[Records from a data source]
----

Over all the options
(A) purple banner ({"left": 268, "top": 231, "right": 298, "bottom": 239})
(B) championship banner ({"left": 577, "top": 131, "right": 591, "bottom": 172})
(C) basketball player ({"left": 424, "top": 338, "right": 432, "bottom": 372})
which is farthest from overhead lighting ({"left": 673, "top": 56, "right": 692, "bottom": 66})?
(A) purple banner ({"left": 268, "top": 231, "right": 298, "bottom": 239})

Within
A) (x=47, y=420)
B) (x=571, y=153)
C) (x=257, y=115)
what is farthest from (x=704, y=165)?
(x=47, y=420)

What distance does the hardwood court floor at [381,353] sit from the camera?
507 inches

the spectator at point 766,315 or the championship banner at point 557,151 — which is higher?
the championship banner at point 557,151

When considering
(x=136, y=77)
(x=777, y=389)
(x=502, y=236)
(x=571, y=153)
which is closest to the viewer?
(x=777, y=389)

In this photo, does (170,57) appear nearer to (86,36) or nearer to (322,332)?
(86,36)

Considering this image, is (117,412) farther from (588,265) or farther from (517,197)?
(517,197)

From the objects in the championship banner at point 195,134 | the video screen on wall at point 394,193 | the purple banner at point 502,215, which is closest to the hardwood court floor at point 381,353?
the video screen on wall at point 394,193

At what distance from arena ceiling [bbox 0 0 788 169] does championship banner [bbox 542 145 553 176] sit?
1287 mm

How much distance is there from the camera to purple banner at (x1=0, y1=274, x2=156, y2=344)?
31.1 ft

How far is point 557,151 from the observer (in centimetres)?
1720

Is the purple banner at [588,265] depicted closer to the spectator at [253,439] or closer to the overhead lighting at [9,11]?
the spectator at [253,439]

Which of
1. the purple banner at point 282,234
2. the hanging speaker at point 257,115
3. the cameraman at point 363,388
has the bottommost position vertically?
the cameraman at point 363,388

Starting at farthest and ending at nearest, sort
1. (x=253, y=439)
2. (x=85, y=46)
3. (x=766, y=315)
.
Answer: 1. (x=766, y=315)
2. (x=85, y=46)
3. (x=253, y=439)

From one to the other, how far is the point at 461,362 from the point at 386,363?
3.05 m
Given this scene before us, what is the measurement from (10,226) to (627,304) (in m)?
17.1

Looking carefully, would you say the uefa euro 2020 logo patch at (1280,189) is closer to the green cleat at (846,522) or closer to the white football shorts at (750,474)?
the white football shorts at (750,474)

----

▶ **Exercise**
Type out the whole listing above again, exactly as it stands.

▶ **Response**
Over all the options
(A) purple banner ({"left": 268, "top": 231, "right": 298, "bottom": 239})
(B) championship banner ({"left": 577, "top": 131, "right": 591, "bottom": 172})
(C) basketball player ({"left": 424, "top": 338, "right": 432, "bottom": 372})
which is farthest from overhead lighting ({"left": 673, "top": 56, "right": 692, "bottom": 66})?
(A) purple banner ({"left": 268, "top": 231, "right": 298, "bottom": 239})

Within
A) (x=47, y=420)
B) (x=571, y=153)
C) (x=257, y=115)
what is farthest from (x=704, y=165)?
(x=47, y=420)

What distance does the hardwood court floor at [381,353] sit from the camera?
507 inches

the spectator at point 766,315 or the championship banner at point 557,151 — which is higher?
the championship banner at point 557,151

When considering
(x=136, y=77)
(x=777, y=389)
(x=502, y=236)
(x=571, y=153)
which is closest to the viewer?
(x=777, y=389)

In this photo, does (170,57) appear nearer to (86,36) or nearer to (322,332)?
(86,36)

Considering this image, is (117,412) farther from (588,265) or farther from (517,197)?
(517,197)

From the objects in the championship banner at point 195,134 | the video screen on wall at point 394,193 | the purple banner at point 502,215, which is closest to the hardwood court floor at point 381,353?
the video screen on wall at point 394,193

At what distance from arena ceiling [bbox 0 0 788 169] does championship banner [bbox 542 145 553 176] sit?
1287 mm

How much distance is there from the camera to purple banner at (x1=0, y1=274, x2=156, y2=344)?
31.1 ft

How far is point 557,151 from the observer (in centimetres)?
1720

Is the purple banner at [588,265] depicted closer to the spectator at [253,439] or closer to the overhead lighting at [9,11]?
the spectator at [253,439]

Which of
1. the purple banner at point 282,234
2. the hanging speaker at point 257,115
3. the cameraman at point 363,388
has the bottommost position vertically?
the cameraman at point 363,388

Starting at farthest and ending at nearest, sort
1. (x=253, y=439)
2. (x=85, y=46)
3. (x=766, y=315)
.
Answer: 1. (x=766, y=315)
2. (x=85, y=46)
3. (x=253, y=439)

From one to the other, how far is the point at 461,362 from the point at 386,363?
3.05 m
Given this scene before us, what is the measurement from (10,226) to (627,304) (in m)?
17.1

Looking carefully, would you say the uefa euro 2020 logo patch at (1280,189) is closer to the green cleat at (846,522) or closer to the white football shorts at (750,474)?
the white football shorts at (750,474)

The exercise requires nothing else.